··· DATASET RECORDS ···

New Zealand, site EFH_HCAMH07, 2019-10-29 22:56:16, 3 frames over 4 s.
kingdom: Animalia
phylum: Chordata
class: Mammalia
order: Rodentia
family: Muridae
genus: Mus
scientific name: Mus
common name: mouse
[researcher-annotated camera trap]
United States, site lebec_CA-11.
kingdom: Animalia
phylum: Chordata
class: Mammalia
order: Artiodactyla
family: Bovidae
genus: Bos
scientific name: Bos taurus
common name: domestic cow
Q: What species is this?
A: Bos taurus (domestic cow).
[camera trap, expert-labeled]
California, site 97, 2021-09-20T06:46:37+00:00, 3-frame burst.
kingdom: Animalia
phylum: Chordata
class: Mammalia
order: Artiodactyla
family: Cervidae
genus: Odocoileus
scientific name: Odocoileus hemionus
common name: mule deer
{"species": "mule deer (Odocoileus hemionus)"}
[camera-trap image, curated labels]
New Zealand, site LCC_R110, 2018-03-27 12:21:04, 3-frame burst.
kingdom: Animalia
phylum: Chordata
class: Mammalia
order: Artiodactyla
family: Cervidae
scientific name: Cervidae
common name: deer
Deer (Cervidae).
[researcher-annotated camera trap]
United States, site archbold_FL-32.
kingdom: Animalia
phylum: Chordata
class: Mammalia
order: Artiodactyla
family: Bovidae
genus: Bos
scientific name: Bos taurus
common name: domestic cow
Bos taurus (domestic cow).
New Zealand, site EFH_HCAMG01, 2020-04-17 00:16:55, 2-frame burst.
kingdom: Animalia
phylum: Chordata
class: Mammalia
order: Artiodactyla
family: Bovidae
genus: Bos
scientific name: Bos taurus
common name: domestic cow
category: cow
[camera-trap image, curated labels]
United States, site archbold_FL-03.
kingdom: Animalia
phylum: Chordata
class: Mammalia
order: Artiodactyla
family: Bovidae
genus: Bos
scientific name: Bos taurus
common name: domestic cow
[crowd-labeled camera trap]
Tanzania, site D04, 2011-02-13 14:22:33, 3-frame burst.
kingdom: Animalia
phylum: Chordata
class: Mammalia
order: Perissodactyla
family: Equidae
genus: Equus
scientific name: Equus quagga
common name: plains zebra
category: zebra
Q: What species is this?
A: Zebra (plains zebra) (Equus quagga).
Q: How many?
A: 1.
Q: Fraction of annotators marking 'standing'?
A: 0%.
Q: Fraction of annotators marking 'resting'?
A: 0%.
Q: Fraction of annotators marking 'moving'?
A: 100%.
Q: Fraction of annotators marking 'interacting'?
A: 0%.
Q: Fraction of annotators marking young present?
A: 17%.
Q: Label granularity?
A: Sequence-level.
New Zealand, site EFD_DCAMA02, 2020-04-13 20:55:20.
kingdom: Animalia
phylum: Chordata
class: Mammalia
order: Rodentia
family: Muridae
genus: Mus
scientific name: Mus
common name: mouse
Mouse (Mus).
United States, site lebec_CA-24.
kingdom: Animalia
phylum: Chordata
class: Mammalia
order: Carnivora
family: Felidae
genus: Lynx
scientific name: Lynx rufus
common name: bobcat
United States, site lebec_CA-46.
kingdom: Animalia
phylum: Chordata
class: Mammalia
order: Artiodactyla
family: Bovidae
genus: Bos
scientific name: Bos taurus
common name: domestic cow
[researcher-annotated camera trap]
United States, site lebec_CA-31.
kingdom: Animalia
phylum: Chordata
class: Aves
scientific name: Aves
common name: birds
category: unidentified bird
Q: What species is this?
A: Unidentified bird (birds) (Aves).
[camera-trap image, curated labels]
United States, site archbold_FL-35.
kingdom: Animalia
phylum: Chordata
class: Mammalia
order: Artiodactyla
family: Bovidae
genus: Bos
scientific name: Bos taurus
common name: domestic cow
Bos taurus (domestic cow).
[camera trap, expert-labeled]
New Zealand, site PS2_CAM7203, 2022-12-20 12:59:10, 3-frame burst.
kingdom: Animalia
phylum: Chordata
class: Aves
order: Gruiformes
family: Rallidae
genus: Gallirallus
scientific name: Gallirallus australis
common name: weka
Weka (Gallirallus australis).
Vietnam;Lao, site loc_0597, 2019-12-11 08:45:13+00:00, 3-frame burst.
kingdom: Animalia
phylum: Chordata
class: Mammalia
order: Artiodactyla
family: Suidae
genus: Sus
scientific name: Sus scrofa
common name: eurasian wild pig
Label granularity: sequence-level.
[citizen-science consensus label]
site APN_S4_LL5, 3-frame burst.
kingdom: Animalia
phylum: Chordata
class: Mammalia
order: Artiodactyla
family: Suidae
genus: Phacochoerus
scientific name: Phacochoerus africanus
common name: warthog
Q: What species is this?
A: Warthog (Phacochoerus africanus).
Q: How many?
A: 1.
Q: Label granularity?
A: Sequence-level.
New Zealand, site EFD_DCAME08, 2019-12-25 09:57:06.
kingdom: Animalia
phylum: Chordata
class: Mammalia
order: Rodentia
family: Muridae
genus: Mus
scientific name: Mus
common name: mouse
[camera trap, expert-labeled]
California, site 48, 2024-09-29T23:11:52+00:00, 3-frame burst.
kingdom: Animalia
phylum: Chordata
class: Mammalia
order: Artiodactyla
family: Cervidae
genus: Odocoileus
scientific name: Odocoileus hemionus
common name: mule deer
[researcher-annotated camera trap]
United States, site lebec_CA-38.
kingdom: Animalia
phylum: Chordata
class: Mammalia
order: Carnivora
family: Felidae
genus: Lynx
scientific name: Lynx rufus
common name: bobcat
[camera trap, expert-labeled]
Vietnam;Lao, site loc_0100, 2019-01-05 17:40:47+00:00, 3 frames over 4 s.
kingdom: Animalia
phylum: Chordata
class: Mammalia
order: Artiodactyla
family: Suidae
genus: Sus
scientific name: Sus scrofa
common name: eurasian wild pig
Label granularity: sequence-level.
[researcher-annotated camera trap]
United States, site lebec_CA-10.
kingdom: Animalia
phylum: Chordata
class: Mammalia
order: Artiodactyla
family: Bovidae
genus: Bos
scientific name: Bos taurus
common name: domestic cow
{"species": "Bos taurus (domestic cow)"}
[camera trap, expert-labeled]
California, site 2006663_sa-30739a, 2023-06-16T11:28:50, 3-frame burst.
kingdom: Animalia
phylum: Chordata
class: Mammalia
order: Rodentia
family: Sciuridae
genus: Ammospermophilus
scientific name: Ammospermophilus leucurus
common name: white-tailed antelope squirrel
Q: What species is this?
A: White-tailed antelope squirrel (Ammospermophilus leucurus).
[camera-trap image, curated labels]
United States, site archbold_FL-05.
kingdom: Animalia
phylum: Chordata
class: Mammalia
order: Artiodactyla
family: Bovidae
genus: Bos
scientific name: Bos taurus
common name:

···

DESCRIPTION OF THE TASK:
Above are some records; extract every one of them exactly.

SOLVED EXERCISE:
New Zealand, site EFH_HCAMH07, 2019-10-29 22:56:16, 3 frames over 4 s.
kingdom: Animalia
phylum: Chordata
class: Mammalia
order: Rodentia
family: Muridae
genus: Mus
scientific name: Mus
common name: mouse
[researcher-annotated camera trap]
United States, site lebec_CA-11.
kingdom: Animalia
phylum: Chordata
class: Mammalia
order: Artiodactyla
family: Bovidae
genus: Bos
scientific name: Bos taurus
common name: domestic cow
Q: What species is this?
A: Bos taurus (domestic cow).
[camera trap, expert-labeled]
California, site 97, 2021-09-20T06:46:37+00:00, 3-frame burst.
kingdom: Animalia
phylum: Chordata
class: Mammalia
order: Artiodactyla
family: Cervidae
genus: Odocoileus
scientific name: Odocoileus hemionus
common name: mule deer
{"species": "mule deer (Odocoileus hemionus)"}
[camera-trap image, curated labels]
New Zealand, site LCC_R110, 2018-03-27 12:21:04, 3-frame burst.
kingdom: Animalia
phylum: Chordata
class: Mammalia
order: Artiodactyla
family: Cervidae
scientific name: Cervidae
common name: deer
Deer (Cervidae).
[researcher-annotated camera trap]
United States, site archbold_FL-32.
kingdom: Animalia
phylum: Chordata
class: Mammalia
order: Artiodactyla
family: Bovidae
genus: Bos
scientific name: Bos taurus
common name: domestic cow
Bos taurus (domestic cow).
New Zealand, site EFH_HCAMG01, 2020-04-17 00:16:55, 2-frame burst.
kingdom: Animalia
phylum: Chordata
class: Mammalia
order: Artiodactyla
family: Bovidae
genus: Bos
scientific name: Bos taurus
common name: domestic cow
category: cow
[camera-trap image, curated labels]
United States, site archbold_FL-03.
kingdom: Animalia
phylum: Chordata
class: Mammalia
order: Artiodactyla
family: Bovidae
genus: Bos
scientific name: Bos taurus
common name: domestic cow
[crowd-labeled camera trap]
Tanzania, site D04, 2011-02-13 14:22:33, 3-frame burst.
kingdom: Animalia
phylum: Chordata
class: Mammalia
order: Perissodactyla
family: Equidae
genus: Equus
scientific name: Equus quagga
common name: plains zebra
category: zebra
Q: What species is this?
A: Zebra (plains zebra) (Equus quagga).
Q: How many?
A: 1.
Q: Fraction of annotators marking 'standing'?
A: 0%.
Q: Fraction of annotators marking 'resting'?
A: 0%.
Q: Fraction of annotators marking 'moving'?
A: 100%.
Q: Fraction of annotators marking 'interacting'?
A: 0%.
Q: Fraction of annotators marking young present?
A: 17%.
Q: Label granularity?
A: Sequence-level.
New Zealand, site EFD_DCAMA02, 2020-04-13 20:55:20.
kingdom: Animalia
phylum: Chordata
class: Mammalia
order: Rodentia
family: Muridae
genus: Mus
scientific name: Mus
common name: mouse
Mouse (Mus).
United States, site lebec_CA-24.
kingdom: Animalia
phylum: Chordata
class: Mammalia
order: Carnivora
family: Felidae
genus: Lynx
scientific name: Lynx rufus
common name: bobcat
United States, site lebec_CA-46.
kingdom: Animalia
phylum: Chordata
class: Mammalia
order: Artiodactyla
family: Bovidae
genus: Bos
scientific name: Bos taurus
common name: domestic cow
[researcher-annotated camera trap]
United States, site lebec_CA-31.
kingdom: Animalia
phylum: Chordata
class: Aves
scientific name: Aves
common name: birds
category: unidentified bird
Q: What species is this?
A: Unidentified bird (birds) (Aves).
[camera-trap image, curated labels]
United States, site archbold_FL-35.
kingdom: Animalia
phylum: Chordata
class: Mammalia
order: Artiodactyla
family: Bovidae
genus: Bos
scientific name: Bos taurus
common name: domestic cow
Bos taurus (domestic cow).
[camera trap, expert-labeled]
New Zealand, site PS2_CAM7203, 2022-12-20 12:59:10, 3-frame burst.
kingdom: Animalia
phylum: Chordata
class: Aves
order: Gruiformes
family: Rallidae
genus: Gallirallus
scientific name: Gallirallus australis
common name: weka
Weka (Gallirallus australis).
Vietnam;Lao, site loc_0597, 2019-12-11 08:45:13+00:00, 3-frame burst.
kingdom: Animalia
phylum: Chordata
class: Mammalia
order: Artiodactyla
family: Suidae
genus: Sus
scientific name: Sus scrofa
common name: eurasian wild pig
Label granularity: sequence-level.
[citizen-science consensus label]
site APN_S4_LL5, 3-frame burst.
kingdom: Animalia
phylum: Chordata
class: Mammalia
order: Artiodactyla
family: Suidae
genus: Phacochoerus
scientific name: Phacochoerus africanus
common name: warthog
Q: What species is this?
A: Warthog (Phacochoerus africanus).
Q: How many?
A: 1.
Q: Label granularity?
A: Sequence-level.
New Zealand, site EFD_DCAME08, 2019-12-25 09:57:06.
kingdom: Animalia
phylum: Chordata
class: Mammalia
order: Rodentia
family: Muridae
genus: Mus
scientific name: Mus
common name: mouse
[camera trap, expert-labeled]
California, site 48, 2024-09-29T23:11:52+00:00, 3-frame burst.
kingdom: Animalia
phylum: Chordata
class: Mammalia
order: Artiodactyla
family: Cervidae
genus: Odocoileus
scientific name: Odocoileus hemionus
common name: mule deer
[researcher-annotated camera trap]
United States, site lebec_CA-38.
kingdom: Animalia
phylum: Chordata
class: Mammalia
order: Carnivora
family: Felidae
genus: Lynx
scientific name: Lynx rufus
common name: bobcat
[camera trap, expert-labeled]
Vietnam;Lao, site loc_0100, 2019-01-05 17:40:47+00:00, 3 frames over 4 s.
kingdom: Animalia
phylum: Chordata
class: Mammalia
order: Artiodactyla
family: Suidae
genus: Sus
scientific name: Sus scrofa
common name: eurasian wild pig
Label granularity: sequence-level.
[researcher-annotated camera trap]
United States, site lebec_CA-10.
kingdom: Animalia
phylum: Chordata
class: Mammalia
order: Artiodactyla
family: Bovidae
genus: Bos
scientific name: Bos taurus
common name: domestic cow
{"species": "Bos taurus (domestic cow)"}
[camera trap, expert-labeled]
California, site 2006663_sa-30739a, 2023-06-16T11:28:50, 3-frame burst.
kingdom: Animalia
phylum: Chordata
class: Mammalia
order: Rodentia
family: Sciuridae
genus: Ammospermophilus
scientific name: Ammospermophilus leucurus
common name: white-tailed antelope squirrel
Q: What species is this?
A: White-tailed antelope squirrel (Ammospermophilus leucurus).
[camera-trap image, curated labels]
United States, site archbold_FL-05.
kingdom: Animalia
phylum: Chordata
class: Mammalia
order: Artiodactyla
family: Bovidae
genus: Bos
scientific name: Bos taurus
common name:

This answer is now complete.